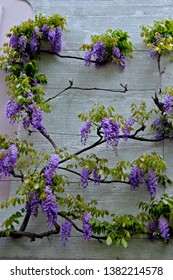 Sumptuous violet wisteria flower blossom covered grey concrete wall. Spring season in Germany city.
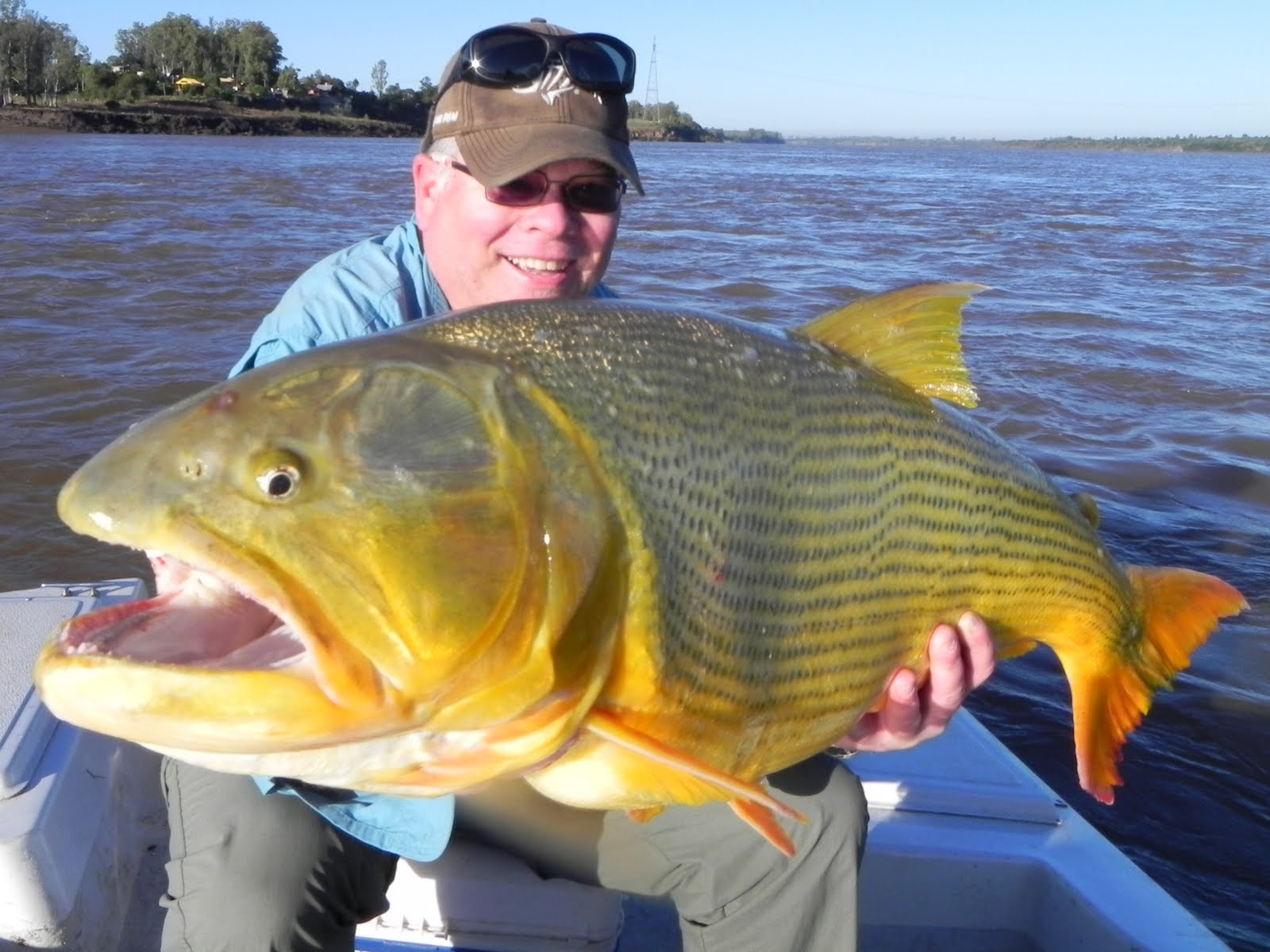 The Fishing News World 39 S Top 10 Toughest Freshwater Fish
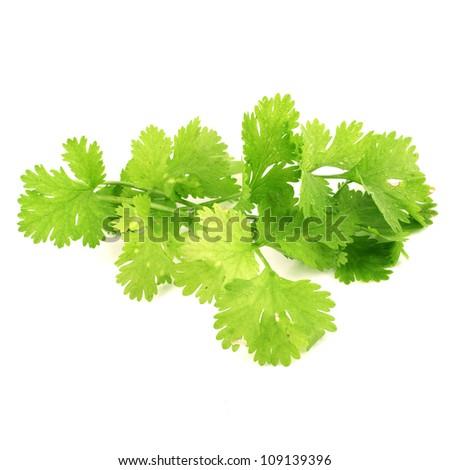 Fresh coriander leaves - stock photo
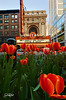 Spring On State...    Its been a crazy busy couple of weeks and haven't been able to get out and shoot much but yesterday was soo nice that I had to take an hour and spend some time with my camera outside of the studio. The colorful tulips in this small flower garden on state street made for a great juxtaposition against the Chicago Theater sign. It was soo nice to get out for a bit and im glad that it seems as if spring is here to stay!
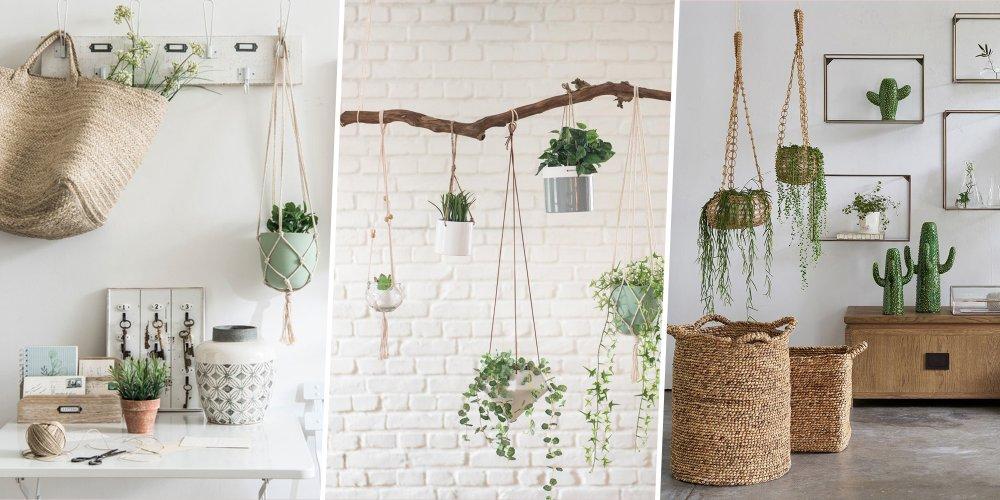 plantes suspendues pots a suspendre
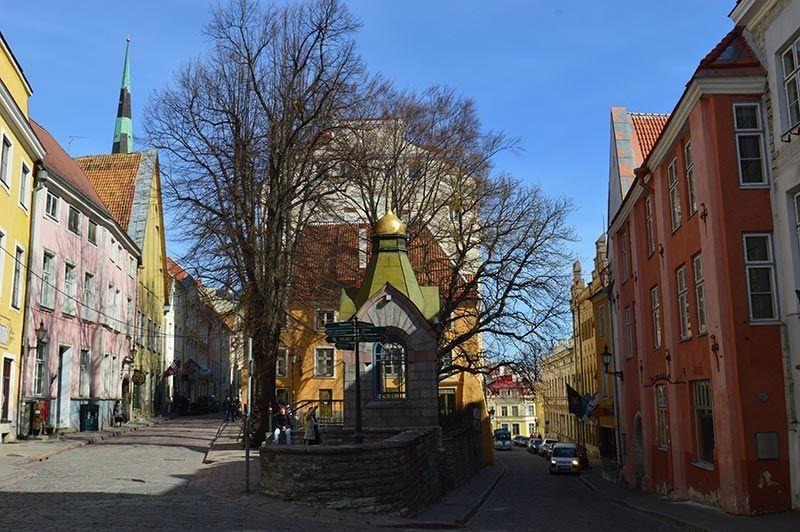 Calle Pikk Tallin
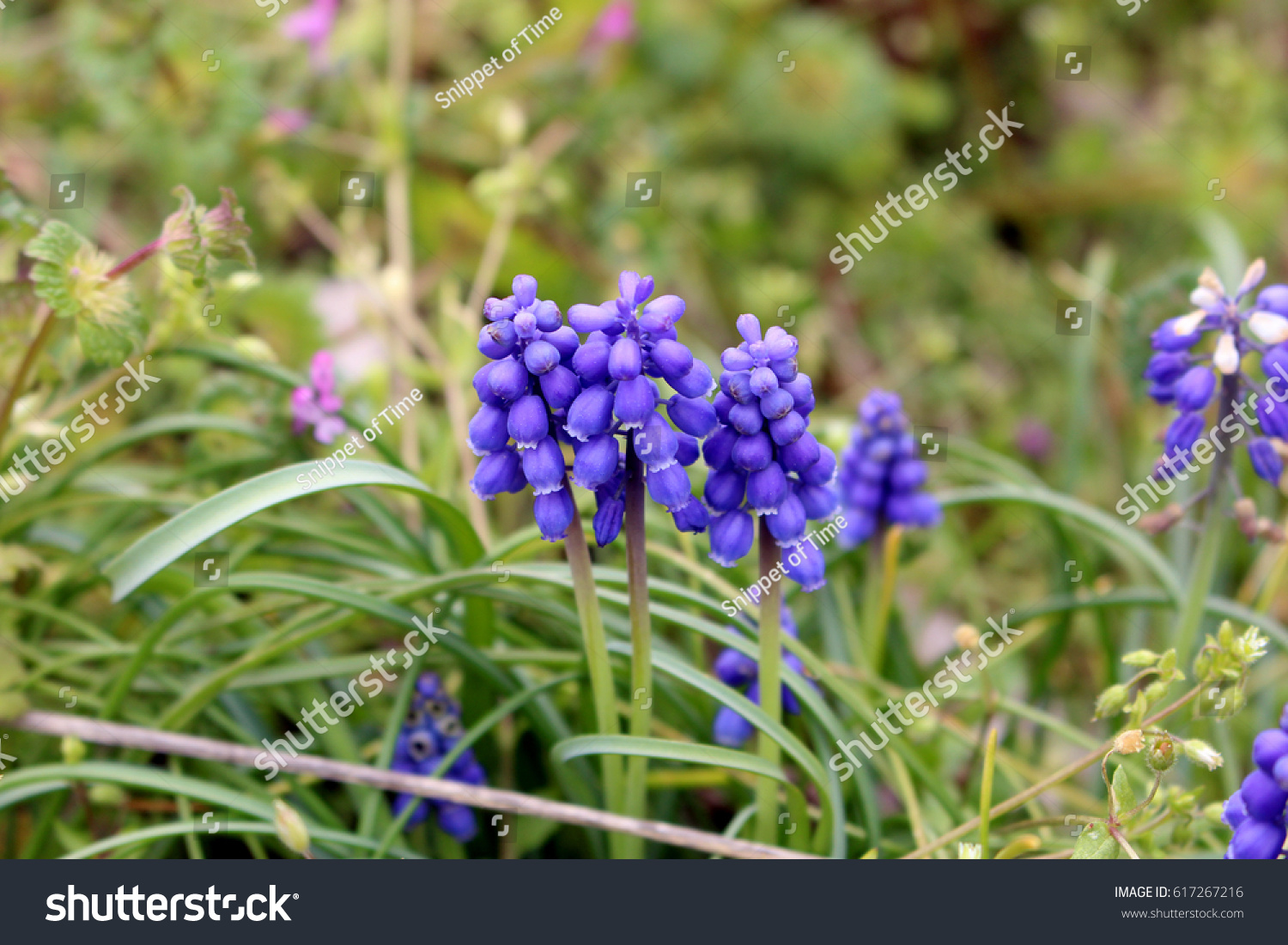 Tiny Blue Bell Flowers Tall Grass Stock Photo Edit Now 617267216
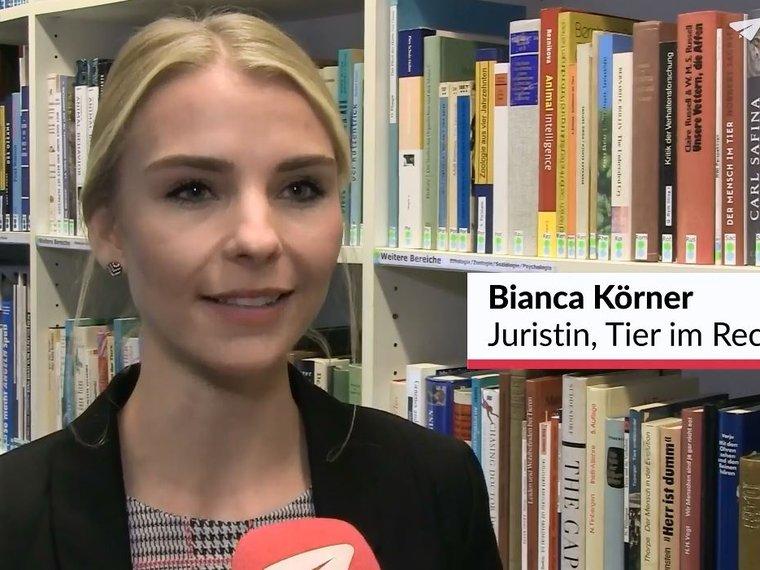 Youtube Nau.ch vom 22.11.2018 mit Bianca Körner und Stefanie Walther zum Thema Analyse der Schweizer Tierschutzstrafpraxis 2017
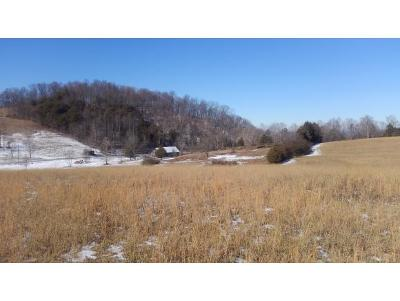 Residential Lots & Land For Sale: TBD Rock Quarry Rd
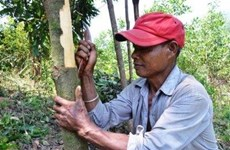 Tra Bong district cinnamon farmers happy with bumper crop
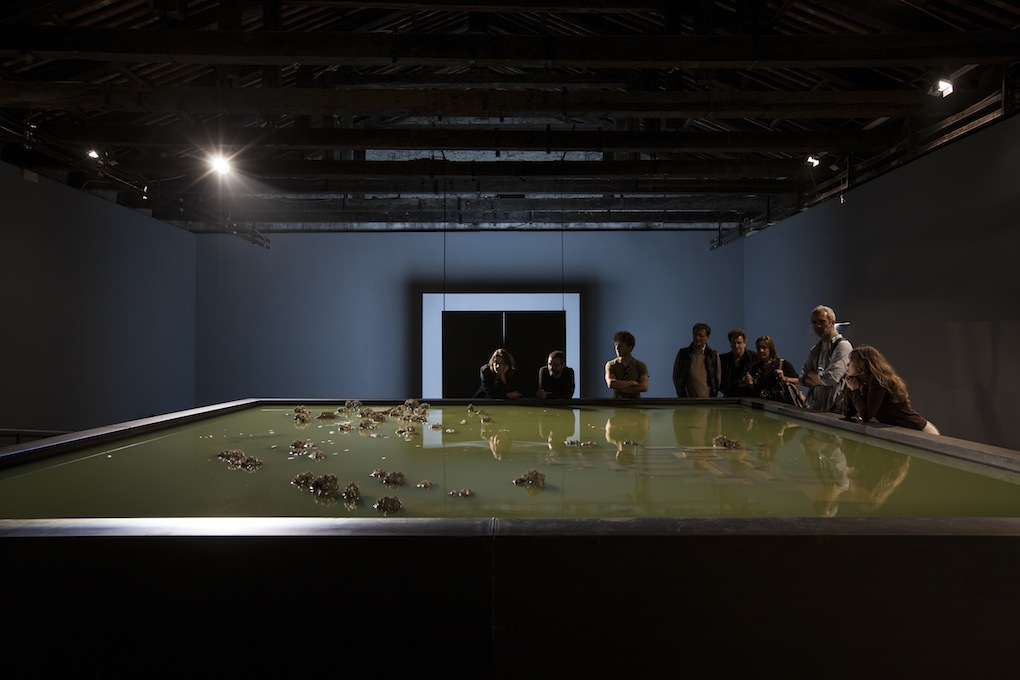 Alfredo Jaar, Venezia, Venezia, 2013. Biennale di Venezia. Padiglione Cile.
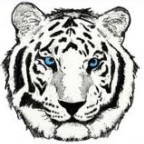 White Tiger's Avatar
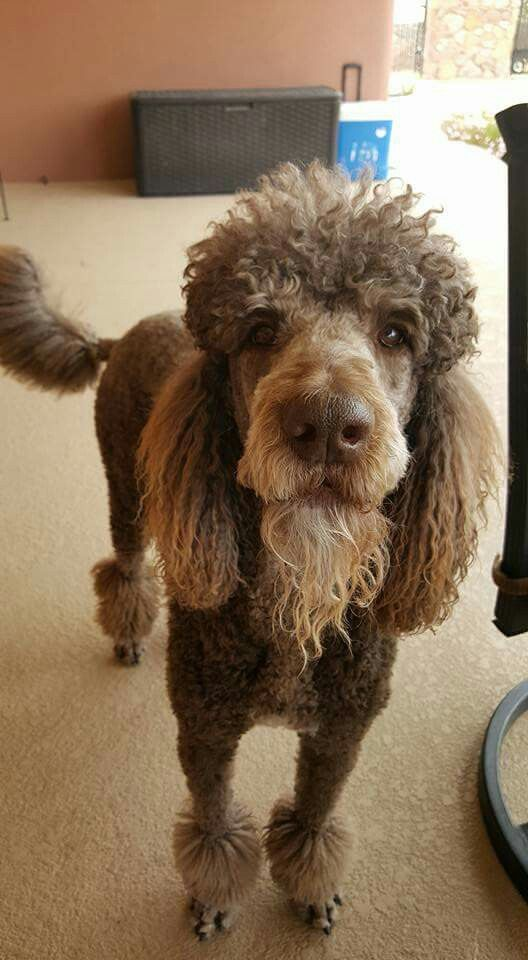 Pin By S Rich On Poodles Etc Pinterest Poodle Poodle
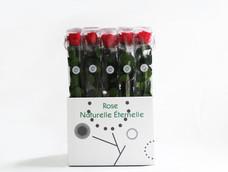 red rose 3.jpg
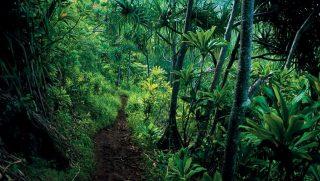 őserdő, dzsungel, esőerdő (őserdő, )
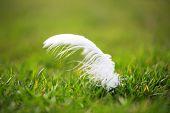 Pluma blanca tumbado en la hierba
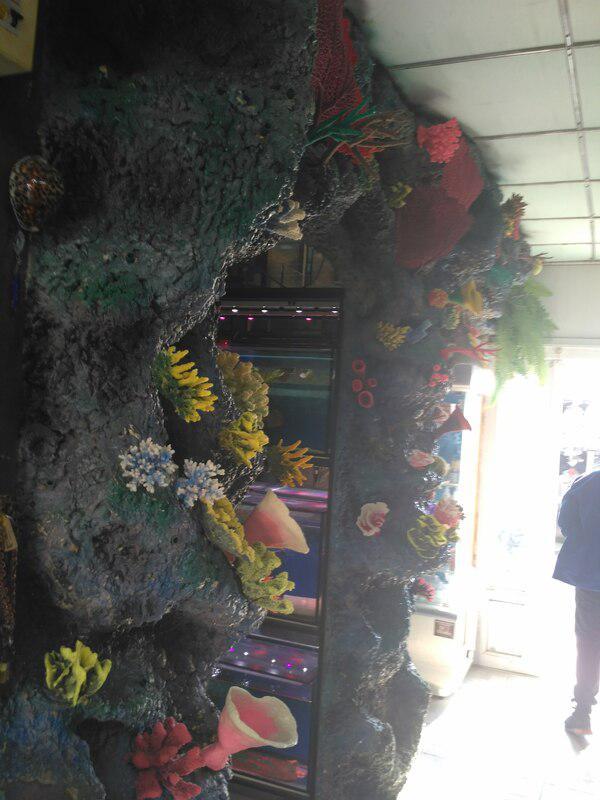 Уважаемые Гости рынка для вас с 9.00 до 18.00  в павильоне 134 открылась обновлённая аквагаллерея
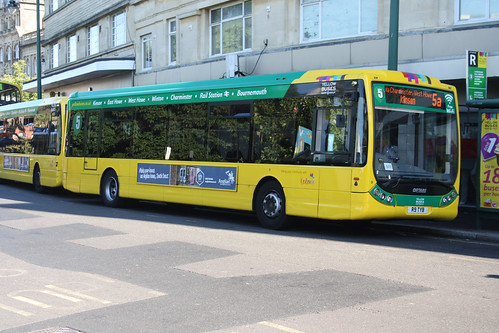 Yellow Buses 9 R9TYB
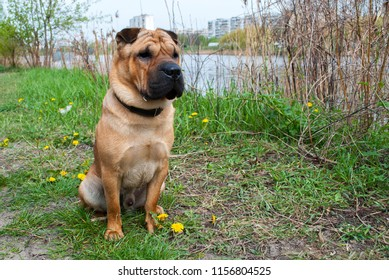 Sturdy dog. Pure breed shar pei dog is sitting in park near lake. Cityscape background. Big male dog with collar in flowers. Strong dog sharpei. Green grass, yellow dandelions and water in spring.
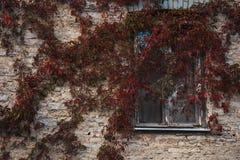 Rood geworden die wijnstokken langs de muur worden uitgespreid stock afbeeldingen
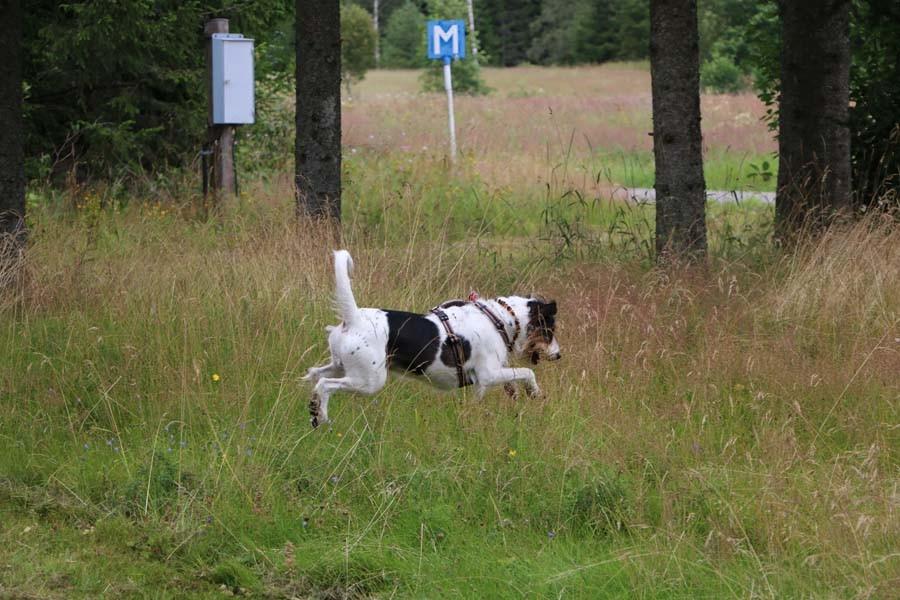 Hurra und ab ins hohe Gras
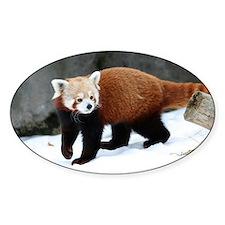 Red Panda Decal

———

• [Assignment]
Restate word for word the lines beginning with the one that contains "őserdő, dzsungel, esőerdő (őserdő, )" and ending with the last line of the listing; pictures stay out.

• [Output]
 őserdő, dzsungel, esőerdő (őserdő, )
 Pluma blanca tumbado en la hierba
 Уважаемые Гости рынка для вас с 9.00 до 18.00  в павильоне 134 открылась обновлённая аквагаллерея
 Yellow Buses 9 R9TYB
 Sturdy dog. Pure breed shar pei dog is sitting in park near lake. Cityscape background. Big male dog with collar in flowers. Strong dog sharpei. Green grass, yellow dandelions and water in spring.
 Rood geworden die wijnstokken langs de muur worden uitgespreid stock afbeeldingen
 Hurra und ab ins hohe Gras
 Red Panda Decal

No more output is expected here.